The summer is the perfect time for light, cool, refreshing meals. A raw soup, which is completely uncooked, is extraordinarily nutritious and easy to make in your blender. It’s very important to include raw vegetables in your daily diet as they still have all of their natural enzymes and nutrients intact. Heating destroys some of these compounds. I also urge you to buy organic when you can. Your exposure to pesticides will be much greater if you’re eating a lot of non-organic produce.
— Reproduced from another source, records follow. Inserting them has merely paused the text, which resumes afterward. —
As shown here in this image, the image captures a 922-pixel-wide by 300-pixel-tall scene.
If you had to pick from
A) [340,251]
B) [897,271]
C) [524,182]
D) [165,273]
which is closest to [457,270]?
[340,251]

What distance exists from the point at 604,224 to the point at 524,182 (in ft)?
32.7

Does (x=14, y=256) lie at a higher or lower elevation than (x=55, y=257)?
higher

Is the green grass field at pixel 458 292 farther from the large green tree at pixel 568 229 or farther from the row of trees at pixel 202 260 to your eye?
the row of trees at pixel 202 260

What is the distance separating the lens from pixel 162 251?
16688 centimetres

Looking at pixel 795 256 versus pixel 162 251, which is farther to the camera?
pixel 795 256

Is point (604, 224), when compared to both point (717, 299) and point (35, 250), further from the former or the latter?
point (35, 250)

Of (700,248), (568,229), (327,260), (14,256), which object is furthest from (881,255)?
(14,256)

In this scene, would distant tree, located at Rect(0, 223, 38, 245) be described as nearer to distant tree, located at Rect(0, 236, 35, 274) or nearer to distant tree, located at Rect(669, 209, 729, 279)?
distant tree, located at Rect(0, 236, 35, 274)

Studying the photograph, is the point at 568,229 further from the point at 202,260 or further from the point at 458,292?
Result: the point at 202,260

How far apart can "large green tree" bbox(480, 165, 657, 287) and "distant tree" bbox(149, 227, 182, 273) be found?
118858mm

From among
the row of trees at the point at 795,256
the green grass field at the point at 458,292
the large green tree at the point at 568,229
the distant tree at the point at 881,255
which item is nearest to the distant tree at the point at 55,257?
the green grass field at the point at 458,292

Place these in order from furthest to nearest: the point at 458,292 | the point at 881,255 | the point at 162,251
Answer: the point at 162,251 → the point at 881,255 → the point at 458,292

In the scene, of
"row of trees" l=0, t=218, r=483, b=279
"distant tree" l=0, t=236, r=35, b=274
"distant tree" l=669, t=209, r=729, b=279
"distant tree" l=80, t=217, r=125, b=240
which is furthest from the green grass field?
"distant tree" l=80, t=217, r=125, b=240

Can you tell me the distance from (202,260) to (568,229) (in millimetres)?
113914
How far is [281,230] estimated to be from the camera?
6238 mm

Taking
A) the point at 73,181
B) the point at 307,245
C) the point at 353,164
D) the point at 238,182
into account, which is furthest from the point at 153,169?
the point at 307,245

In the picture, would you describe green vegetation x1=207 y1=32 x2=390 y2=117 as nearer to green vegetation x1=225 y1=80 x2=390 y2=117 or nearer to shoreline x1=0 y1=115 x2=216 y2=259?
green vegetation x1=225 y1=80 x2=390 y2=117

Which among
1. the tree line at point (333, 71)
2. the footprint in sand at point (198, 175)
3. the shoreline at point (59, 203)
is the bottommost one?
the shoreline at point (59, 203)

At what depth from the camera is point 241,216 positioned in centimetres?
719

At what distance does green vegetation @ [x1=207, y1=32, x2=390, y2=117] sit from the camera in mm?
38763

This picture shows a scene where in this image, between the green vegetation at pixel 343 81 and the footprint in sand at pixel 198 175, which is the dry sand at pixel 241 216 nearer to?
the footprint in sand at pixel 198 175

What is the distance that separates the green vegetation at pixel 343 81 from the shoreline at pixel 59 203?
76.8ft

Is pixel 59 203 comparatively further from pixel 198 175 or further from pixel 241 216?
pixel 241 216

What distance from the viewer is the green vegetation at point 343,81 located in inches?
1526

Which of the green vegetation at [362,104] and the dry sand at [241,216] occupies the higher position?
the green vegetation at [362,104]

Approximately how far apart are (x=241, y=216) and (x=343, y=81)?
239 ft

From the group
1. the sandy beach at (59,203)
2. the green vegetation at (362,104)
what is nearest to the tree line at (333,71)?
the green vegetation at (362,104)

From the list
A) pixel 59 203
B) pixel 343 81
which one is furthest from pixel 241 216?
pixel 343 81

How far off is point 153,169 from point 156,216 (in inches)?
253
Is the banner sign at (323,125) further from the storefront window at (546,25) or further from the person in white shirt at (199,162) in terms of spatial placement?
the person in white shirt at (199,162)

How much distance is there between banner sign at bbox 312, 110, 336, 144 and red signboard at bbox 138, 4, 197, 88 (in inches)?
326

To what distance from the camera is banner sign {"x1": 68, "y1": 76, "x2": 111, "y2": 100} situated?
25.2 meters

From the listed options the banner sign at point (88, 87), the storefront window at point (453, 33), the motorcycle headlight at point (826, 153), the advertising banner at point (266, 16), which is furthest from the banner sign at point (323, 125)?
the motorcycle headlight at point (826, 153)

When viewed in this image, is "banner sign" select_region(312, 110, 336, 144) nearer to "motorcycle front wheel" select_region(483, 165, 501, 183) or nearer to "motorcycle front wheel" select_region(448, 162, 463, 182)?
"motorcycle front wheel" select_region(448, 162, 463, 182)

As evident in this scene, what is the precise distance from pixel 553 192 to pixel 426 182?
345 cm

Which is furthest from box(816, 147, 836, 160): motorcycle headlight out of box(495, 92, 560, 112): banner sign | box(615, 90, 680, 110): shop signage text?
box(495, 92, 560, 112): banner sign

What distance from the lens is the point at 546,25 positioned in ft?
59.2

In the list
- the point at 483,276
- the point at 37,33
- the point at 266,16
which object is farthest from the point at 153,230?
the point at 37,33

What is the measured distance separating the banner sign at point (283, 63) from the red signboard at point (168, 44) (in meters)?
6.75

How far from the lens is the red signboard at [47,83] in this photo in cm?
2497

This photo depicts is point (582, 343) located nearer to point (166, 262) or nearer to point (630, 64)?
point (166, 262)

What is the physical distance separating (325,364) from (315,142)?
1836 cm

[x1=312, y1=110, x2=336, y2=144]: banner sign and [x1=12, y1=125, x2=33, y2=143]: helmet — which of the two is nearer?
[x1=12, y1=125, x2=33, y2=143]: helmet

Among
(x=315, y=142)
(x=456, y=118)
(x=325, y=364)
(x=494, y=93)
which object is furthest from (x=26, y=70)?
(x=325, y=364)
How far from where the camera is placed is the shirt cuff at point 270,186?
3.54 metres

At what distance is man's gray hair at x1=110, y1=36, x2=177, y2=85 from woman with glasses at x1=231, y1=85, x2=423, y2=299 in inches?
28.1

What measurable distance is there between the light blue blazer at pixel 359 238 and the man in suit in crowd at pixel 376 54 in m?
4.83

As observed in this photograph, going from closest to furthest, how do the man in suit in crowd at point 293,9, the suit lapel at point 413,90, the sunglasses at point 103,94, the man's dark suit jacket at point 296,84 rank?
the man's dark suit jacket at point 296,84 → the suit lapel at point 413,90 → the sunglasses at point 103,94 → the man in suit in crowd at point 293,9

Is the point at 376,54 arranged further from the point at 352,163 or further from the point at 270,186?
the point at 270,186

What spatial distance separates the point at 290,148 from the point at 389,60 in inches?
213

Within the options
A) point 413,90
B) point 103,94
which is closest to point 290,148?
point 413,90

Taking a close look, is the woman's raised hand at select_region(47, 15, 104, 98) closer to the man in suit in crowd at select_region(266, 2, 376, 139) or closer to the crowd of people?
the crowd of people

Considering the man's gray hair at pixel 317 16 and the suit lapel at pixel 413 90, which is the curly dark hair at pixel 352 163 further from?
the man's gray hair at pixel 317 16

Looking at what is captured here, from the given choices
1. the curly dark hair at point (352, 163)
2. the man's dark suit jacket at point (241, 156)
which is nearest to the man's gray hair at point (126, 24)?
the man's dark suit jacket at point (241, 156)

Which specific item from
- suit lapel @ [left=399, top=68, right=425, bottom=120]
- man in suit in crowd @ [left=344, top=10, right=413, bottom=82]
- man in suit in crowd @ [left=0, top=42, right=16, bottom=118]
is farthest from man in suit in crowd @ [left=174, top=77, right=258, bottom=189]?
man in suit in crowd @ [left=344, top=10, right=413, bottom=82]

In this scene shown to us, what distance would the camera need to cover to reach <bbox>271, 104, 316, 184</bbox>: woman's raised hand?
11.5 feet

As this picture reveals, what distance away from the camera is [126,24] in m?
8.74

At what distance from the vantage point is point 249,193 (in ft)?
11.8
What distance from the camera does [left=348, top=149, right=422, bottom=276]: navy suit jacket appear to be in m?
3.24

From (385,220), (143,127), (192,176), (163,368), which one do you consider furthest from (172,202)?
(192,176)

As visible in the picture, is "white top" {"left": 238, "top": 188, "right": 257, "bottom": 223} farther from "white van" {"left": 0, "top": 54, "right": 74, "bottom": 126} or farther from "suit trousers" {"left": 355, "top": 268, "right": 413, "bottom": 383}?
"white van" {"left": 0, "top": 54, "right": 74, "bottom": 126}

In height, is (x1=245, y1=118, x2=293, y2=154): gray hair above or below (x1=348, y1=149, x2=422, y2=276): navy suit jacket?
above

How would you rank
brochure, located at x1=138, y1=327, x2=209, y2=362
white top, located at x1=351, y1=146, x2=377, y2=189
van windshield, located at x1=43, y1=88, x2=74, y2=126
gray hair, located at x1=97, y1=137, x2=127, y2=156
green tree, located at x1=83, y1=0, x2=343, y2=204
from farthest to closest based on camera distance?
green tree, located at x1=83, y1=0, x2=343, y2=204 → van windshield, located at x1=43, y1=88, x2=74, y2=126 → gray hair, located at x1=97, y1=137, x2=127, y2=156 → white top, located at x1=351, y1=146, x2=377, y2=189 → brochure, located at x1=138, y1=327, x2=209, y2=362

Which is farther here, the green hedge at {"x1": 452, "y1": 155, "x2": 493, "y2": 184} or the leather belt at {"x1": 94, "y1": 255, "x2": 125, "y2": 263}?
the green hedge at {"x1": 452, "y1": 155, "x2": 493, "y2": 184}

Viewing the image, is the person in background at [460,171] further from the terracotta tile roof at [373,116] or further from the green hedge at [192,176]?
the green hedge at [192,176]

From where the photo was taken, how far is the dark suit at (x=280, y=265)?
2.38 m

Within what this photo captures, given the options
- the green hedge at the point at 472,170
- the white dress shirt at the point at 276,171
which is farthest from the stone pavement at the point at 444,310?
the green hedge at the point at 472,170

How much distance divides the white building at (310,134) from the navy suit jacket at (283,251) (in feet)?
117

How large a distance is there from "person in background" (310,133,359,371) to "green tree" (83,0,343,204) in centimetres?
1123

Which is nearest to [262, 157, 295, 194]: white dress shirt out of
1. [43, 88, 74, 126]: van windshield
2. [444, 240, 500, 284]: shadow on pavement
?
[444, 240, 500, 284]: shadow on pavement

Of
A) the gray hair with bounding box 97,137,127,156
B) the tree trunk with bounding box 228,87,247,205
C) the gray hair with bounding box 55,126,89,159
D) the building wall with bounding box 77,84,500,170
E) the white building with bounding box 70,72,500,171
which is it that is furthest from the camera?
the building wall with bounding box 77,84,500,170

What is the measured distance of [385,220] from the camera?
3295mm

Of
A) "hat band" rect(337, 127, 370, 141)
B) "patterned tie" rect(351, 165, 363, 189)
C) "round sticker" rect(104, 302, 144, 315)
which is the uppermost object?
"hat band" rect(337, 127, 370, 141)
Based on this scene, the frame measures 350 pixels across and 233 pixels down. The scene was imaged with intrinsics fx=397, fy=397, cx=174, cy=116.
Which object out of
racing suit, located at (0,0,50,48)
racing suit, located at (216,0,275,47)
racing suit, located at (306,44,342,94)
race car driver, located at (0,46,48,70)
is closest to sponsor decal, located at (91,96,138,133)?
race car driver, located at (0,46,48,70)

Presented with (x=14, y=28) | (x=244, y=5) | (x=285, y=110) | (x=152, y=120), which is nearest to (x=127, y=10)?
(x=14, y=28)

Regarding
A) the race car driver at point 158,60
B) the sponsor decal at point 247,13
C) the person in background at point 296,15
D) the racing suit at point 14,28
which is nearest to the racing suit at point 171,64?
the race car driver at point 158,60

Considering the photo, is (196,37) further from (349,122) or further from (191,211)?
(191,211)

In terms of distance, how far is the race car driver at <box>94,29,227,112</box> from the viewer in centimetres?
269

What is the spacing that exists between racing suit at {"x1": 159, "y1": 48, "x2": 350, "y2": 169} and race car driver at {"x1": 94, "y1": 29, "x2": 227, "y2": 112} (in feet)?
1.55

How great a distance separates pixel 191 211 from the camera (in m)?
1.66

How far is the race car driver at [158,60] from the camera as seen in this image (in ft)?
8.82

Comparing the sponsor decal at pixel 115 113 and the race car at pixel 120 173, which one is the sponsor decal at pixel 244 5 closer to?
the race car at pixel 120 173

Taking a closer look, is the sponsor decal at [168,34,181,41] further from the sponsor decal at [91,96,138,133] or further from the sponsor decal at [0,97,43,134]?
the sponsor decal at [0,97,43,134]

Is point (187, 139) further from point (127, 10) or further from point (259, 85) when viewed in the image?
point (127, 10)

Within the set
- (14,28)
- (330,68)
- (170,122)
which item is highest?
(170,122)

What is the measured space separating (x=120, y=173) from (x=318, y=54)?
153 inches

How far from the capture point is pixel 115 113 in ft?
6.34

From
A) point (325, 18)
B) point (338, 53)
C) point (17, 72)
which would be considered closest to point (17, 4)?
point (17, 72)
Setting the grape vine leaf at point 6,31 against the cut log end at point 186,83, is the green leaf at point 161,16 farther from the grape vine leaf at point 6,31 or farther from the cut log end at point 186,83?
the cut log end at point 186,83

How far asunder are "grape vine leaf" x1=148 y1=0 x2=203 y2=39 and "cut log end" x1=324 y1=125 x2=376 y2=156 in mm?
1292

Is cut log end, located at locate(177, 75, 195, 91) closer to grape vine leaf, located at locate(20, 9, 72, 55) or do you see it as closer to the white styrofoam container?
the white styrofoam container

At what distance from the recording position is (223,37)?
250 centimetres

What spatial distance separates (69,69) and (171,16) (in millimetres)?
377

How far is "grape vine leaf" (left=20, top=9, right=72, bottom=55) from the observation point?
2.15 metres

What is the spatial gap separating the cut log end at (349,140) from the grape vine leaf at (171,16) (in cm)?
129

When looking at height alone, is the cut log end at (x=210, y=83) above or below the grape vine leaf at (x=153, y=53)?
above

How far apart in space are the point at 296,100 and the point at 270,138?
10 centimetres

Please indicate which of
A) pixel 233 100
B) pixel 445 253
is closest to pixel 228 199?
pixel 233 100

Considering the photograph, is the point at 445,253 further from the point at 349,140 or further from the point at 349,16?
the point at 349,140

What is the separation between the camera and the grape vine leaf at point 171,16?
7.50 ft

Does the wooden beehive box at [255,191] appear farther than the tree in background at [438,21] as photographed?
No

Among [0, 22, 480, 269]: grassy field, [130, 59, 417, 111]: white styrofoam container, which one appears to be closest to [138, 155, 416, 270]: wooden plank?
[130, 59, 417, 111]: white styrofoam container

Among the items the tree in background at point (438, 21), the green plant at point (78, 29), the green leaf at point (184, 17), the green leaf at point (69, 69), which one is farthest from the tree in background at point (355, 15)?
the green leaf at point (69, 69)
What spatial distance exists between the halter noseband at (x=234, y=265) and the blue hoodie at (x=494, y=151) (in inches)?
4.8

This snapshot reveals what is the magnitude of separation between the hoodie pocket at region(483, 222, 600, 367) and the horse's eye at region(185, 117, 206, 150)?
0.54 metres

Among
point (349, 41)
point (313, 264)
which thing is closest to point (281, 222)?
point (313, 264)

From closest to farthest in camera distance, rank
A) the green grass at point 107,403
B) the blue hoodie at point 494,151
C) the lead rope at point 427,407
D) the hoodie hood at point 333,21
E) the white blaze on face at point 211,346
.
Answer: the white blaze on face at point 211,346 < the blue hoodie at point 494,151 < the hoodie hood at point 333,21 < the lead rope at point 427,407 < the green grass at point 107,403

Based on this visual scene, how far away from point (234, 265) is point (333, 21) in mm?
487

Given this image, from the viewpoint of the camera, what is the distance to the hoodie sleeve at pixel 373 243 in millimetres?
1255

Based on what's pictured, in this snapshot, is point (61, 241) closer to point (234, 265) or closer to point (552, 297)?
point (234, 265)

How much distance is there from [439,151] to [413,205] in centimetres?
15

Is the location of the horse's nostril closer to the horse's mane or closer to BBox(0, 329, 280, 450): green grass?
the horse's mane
This is what I call a Creamy Asparagus Soup, but there’s much more than asparagus in here. I don’t follow a specific recipe to make a raw soup; instead I include a wealth of raw vegetables, fresh herbs, and taste it along the way. Here’s a basic outline of what to include.
Template for Raw Soups
– Raw vegetables. I always include a leafy green like kale or swiss chard. After that, try zucchini, cucumber, asparagus, bell peppers, broccoli, or any other raw vegetable. This should be the base of your soup.
– Flavor enhancer. Raw onions and raw garlic both add delicious flavor to soup, but remember that they are much stronger when raw than cooked. Both onions and garlic have powerful anti-inflammatory properties.
– Fresh herbs. Fresh herbs have medicinal properties and will give your soup a distinct flavor. I like basil or cilantro; experiment with your favorite herbs. You’ll want to use a lot if you’re making a large batch of soup. When I fill my blender, I use an entire bunch of basil or cilantro (and sometimes I could use more!) I would stick to no more than two different herbs, or else your soup’s flavor may be too complex.
– Lemon juice. Lemon juice is extremely alkalizing to the body and adds a subtle tang to your soup. Don’t buy bottled lemon juice; buy lemons and squeeze the juice yourself.
– Cream. Okay, not cream exactly, but something that will make your soup creamy. Avocados are a great alkalizing nutrient source and will make your soup creamy. I also like to add raw cashews to make the soup creamier and slightly sweeter. Experiment with other raw nuts and seeds, too.
– Sea Salt and Pepper. A little sea salt is definitely necessary to make your soup palatable. Regular iodized table salt is heavily processed, so opt for sea salt instead. Crushed black pepper adds a nice addition, as does cayenne pepper if you like your soup spicy.
– Water. You need a little liquid to get your soup to the desired consistency. How thick you want your soup is totally up to you. I like a thick, creamy soup.
1. I use my Vita-Mix, an extremely high-powered blender, to make my soups. The Vita-Mix has no trouble liquifying whole vegetables. If your blender is not so strong, make sure to chop your vegetables into smaller pieces and add enough water. You also may need to process your soup in small batches.
2. Don’t forget to test your soup after adding all the ingredients. See if it’s a good texture, creamy enough, flavorful enough, etc. When making a raw soup, you can keep adding more of a certain ingredient until you’re totally satisfied with the result.
3. The soup keeps well in the fridge for about a week. It may keep longer, but mine has always been finished by then! Just be aware that the soup will thicken slightly after sitting in the fridge.
Try the recipe out, and let me know some of your favorite combinations of ingredients!